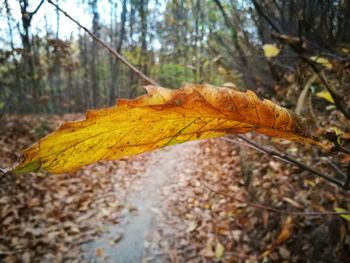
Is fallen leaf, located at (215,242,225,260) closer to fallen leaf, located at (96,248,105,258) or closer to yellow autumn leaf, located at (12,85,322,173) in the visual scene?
fallen leaf, located at (96,248,105,258)

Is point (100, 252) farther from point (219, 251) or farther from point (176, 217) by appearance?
point (219, 251)

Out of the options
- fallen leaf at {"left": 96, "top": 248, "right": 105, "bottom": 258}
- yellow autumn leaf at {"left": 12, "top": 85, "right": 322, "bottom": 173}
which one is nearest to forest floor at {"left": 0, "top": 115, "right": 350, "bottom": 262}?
fallen leaf at {"left": 96, "top": 248, "right": 105, "bottom": 258}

= = = = = = =

_Exercise prompt_
Rewrite the lines above as a numbered list, leaving out the blank lines and the pictures.

_Exercise result_
1. Is fallen leaf, located at (215,242,225,260) closer to fallen leaf, located at (96,248,105,258) or closer to yellow autumn leaf, located at (12,85,322,173) in the visual scene?
2. fallen leaf, located at (96,248,105,258)
3. Is point (100, 252) farther from point (219, 251) or farther from point (176, 217) by appearance?
4. point (219, 251)
5. Out of the options
6. - fallen leaf at {"left": 96, "top": 248, "right": 105, "bottom": 258}
7. - yellow autumn leaf at {"left": 12, "top": 85, "right": 322, "bottom": 173}
8. which one is nearest to forest floor at {"left": 0, "top": 115, "right": 350, "bottom": 262}?
9. fallen leaf at {"left": 96, "top": 248, "right": 105, "bottom": 258}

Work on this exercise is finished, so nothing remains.